- _Task 1_: List every letter-and-number model designation of a jacket that the excerpt on flight jacket history mentions.
- _Task 2_: Return the passage of the excerpt on flight jacket history from "Leslie Irvin first" up to and including "Irvin flying jackets.", copied verbatim.

- _Excerpted text_:
-- Opening Marker --

In World War I, most airplanes did not have an enclosed cockpit, so pilots had to wear something that would keep them sufficiently warm. The U.S. Army officially established the Aviation Clothing Board in September 1917 and began distributing heavy-duty leather flight jackets; with high wraparound collars, zipper closures with wind flaps, snug cuffs and waists, and some fringed and lined with fur.

====World War II====

Leslie Irvin first designed and manufactured the classic sheepskin flying jacket. In 1926 he set up a manufacturing company in the United Kingdom, and became the main supplier of flying jackets to the Royal Air Force during most of World War II. However, due to the high demand in the early years of the war, the Irvin company employed subcontractors, leading to slight variations in design and color seen in early production Irvin flying jackets.

As aerospace technology improved, the altitudes at which aircraft operated increased. Some heavy bombing raids in Europe during World War II took place from altitudes of at least 25,000 ft, where ambient temperatures could reach as cold as −50 °C (−58 °F). The cabins of these aircraft were uninsulated, so a warm, thick flight jacket was an essential piece of equipment for every member of the crew.

=== Flight jackets in the United States ===
The two most historical American flight jackets are the A-2 jacket of the Air Force and the G-1 of the Naval Aviators. The A-2, first made in 1931, remains the most recognizable and sought-after American flight jacket. The G-1, descended from the M-422, was designed by the U.S. Navy to parallel the Air Corps’ A-2. Their popularity evolved into symbols of honor, adventure, and style. Hollywood films like Top Gun boosted sales of the G-1 tremendously, making bomber jackets collector and fashion items.

-- Closing Marker --

(Dataset items)
-- Opening Marker --

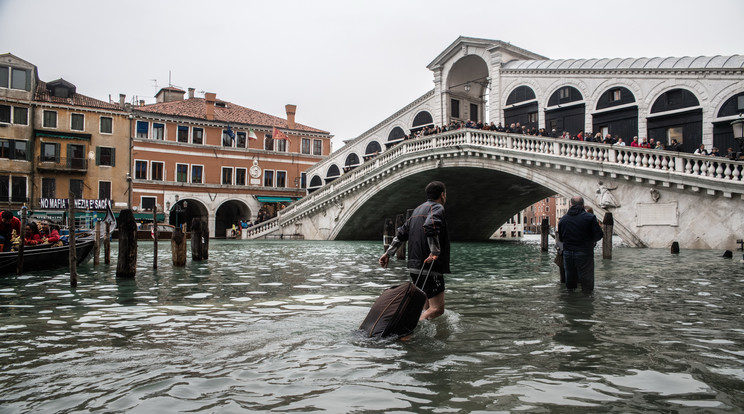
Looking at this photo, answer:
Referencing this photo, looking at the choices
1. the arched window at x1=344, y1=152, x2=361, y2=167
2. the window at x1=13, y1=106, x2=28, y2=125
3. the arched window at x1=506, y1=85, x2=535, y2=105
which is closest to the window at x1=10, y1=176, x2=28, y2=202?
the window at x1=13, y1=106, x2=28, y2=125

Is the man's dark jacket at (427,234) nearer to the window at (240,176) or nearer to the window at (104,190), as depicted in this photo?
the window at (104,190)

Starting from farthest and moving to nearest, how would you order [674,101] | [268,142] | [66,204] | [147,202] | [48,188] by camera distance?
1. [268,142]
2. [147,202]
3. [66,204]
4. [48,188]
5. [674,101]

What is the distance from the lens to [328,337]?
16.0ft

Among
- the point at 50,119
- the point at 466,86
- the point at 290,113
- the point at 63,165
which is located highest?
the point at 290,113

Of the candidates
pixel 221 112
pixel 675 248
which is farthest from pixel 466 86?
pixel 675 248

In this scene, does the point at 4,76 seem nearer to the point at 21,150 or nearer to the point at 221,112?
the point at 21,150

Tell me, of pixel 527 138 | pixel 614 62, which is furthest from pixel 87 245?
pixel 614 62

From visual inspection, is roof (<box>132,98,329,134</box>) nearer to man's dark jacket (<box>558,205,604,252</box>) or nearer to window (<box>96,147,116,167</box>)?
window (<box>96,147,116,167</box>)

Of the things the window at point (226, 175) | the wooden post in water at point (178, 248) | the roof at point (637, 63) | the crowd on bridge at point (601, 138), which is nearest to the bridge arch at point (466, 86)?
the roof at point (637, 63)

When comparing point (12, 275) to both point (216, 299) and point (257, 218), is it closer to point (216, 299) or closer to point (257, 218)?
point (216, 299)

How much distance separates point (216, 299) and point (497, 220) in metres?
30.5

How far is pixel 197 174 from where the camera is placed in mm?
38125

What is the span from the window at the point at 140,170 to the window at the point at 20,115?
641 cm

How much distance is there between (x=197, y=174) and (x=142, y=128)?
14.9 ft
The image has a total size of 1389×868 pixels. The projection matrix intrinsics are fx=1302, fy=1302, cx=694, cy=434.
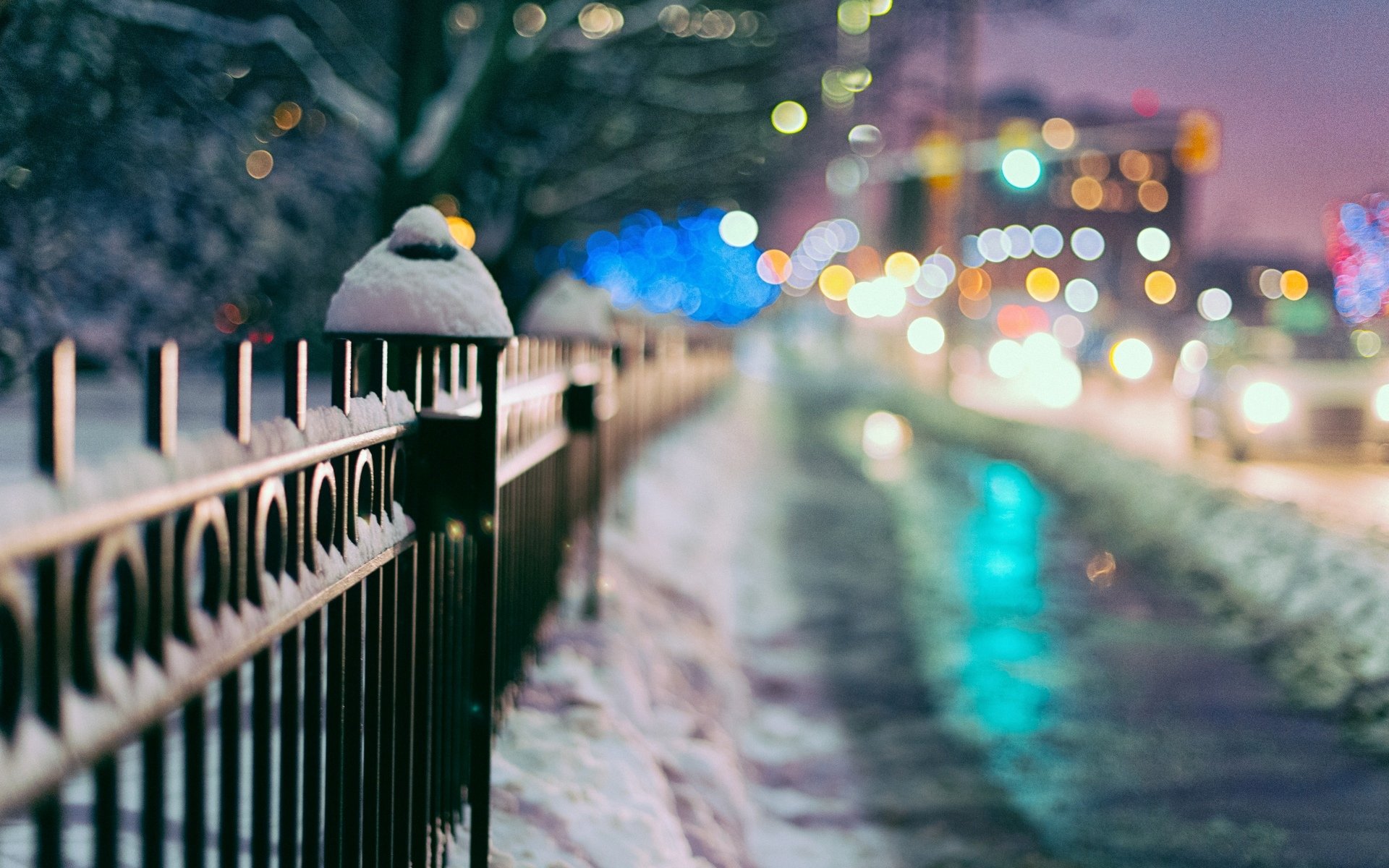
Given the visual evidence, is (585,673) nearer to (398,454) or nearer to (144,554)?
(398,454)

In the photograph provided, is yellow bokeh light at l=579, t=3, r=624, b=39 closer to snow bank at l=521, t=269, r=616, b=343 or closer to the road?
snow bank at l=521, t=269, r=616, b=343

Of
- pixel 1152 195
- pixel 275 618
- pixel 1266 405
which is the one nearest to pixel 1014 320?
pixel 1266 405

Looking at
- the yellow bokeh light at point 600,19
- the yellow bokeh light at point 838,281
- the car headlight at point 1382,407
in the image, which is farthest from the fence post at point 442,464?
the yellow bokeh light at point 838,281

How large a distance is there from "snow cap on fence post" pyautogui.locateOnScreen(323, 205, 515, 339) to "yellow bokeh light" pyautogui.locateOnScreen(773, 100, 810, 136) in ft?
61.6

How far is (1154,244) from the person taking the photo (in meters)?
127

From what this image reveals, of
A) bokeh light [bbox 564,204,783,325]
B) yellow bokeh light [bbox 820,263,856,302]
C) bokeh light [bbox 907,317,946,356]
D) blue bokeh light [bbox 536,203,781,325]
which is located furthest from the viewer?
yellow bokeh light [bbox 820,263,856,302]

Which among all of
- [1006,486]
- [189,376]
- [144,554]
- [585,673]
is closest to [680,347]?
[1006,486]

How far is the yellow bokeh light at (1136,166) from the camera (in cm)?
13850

-- Closing Marker --
-- Opening Marker --

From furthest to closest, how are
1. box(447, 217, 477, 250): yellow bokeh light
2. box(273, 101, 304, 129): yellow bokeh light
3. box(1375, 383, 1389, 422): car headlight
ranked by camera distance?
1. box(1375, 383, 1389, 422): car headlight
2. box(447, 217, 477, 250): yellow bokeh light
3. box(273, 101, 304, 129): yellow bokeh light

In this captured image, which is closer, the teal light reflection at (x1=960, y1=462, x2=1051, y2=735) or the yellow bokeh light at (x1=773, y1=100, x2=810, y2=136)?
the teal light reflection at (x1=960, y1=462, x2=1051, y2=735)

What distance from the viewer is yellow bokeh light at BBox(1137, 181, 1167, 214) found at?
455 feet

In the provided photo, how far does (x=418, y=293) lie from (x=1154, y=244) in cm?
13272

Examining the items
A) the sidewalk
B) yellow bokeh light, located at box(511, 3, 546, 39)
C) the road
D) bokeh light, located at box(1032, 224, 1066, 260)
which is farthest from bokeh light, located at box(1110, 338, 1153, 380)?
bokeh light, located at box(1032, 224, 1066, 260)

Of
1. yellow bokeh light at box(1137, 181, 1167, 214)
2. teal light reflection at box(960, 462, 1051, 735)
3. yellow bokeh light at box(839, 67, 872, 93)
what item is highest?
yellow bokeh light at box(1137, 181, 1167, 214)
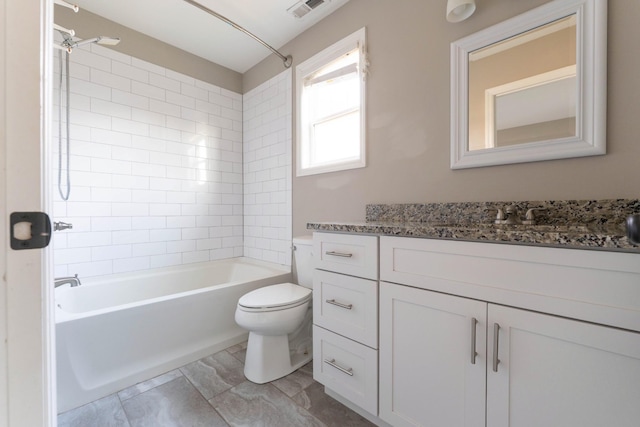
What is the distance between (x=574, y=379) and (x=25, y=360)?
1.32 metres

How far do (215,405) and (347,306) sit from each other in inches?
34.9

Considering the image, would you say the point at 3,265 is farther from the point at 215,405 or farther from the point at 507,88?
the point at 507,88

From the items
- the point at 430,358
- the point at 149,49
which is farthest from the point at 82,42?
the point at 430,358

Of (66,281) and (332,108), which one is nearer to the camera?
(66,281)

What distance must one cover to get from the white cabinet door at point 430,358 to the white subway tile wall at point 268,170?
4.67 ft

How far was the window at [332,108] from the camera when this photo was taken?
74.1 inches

-- Closing Marker --

- _Exercise response 1_: A-2, G-1, M-422

- _Exercise response 2_:
Leslie Irvin first designed and manufactured the classic sheepskin flying jacket. In 1926 he set up a manufacturing company in the United Kingdom, and became the main supplier of flying jackets to the Royal Air Force during most of World War II. However, due to the high demand in the early years of the war, the Irvin company employed subcontractors, leading to slight variations in design and color seen in early production Irvin flying jackets.